My parents were toddlers during the Great Depression
and up until the end of the Second World War.
They missed these major history markers in memory,
but through their own parents who remembered these incidents
very well, their generation's thinking was shaped.
By the time my parents were in their late teenage
years in the mid 1950's, the USA was experiencing a level of
relative prosperity compared with the rest of the world it
will never experience again.
The USA had an industry, an economy, and job
prospects no other place on the planet could match.
There was one enemy, the Soviet Union, but it was
far away and not an omniscient threat.
One paid a price growing up in this
time period though.
Buying into this prosperity meant buying into the
system hook, line, and sinker, great if you were already the
unquestioning type.
The Silent Generation was silent, all right.

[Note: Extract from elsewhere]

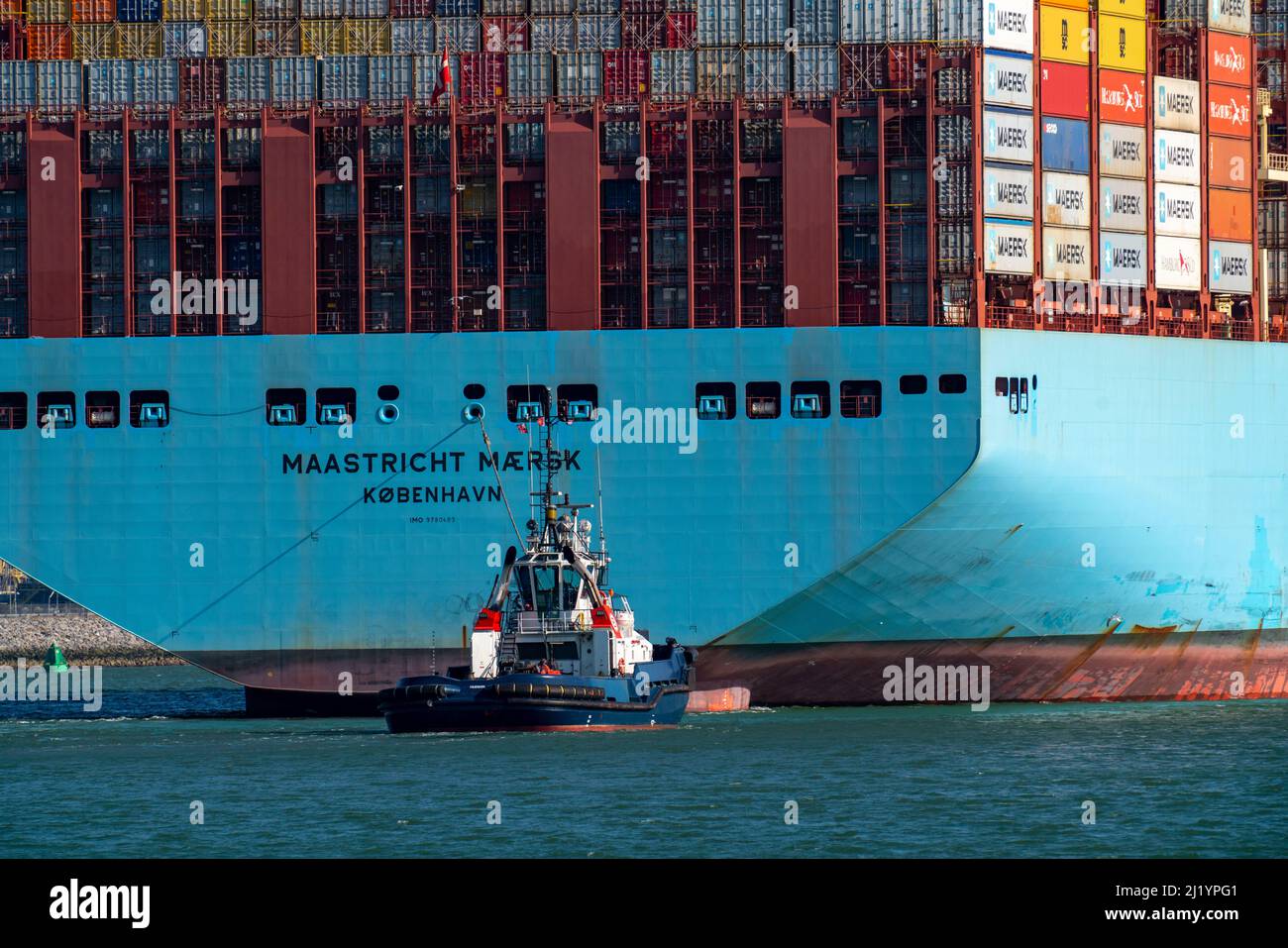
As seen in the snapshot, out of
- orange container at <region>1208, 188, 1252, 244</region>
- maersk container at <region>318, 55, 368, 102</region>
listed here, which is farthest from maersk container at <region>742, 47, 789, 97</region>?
orange container at <region>1208, 188, 1252, 244</region>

They kept their mouths shut.
They married right out of college to a partner who
was probably more a reproductive mate than a soul mate, had
kids almost immediately, and set about finding the safest
job they could that would insure a long and prosperous
career. Most women
didn't and weren't required to work. There was little room
for alternative lifestyles, doubting of authority, or
breaking any molds.
I and my peers in Generation X grew up
during a very different time.
There were oil crises in 1973 and 1979, recessions,
major stock market crashes, the fall of the Berlin Wall and
Communism. Other
economies had caught up to the US and others were still on
the way to catching up.
Japan and Germany were major powers, Europe had
rebuilt its war torn economies and the citizens there
actually enjoyed higher real standard of livings than did
those in the US.
Former poor economies like Korea, Singapore, and Taiwan were
up and comers with standards of living rising to match
America's own.
Outsourcing began, and the job certainty so prevalent
in my parents' generation was gone, though it still lingered
a bit longer in mentality in Europe and Asia.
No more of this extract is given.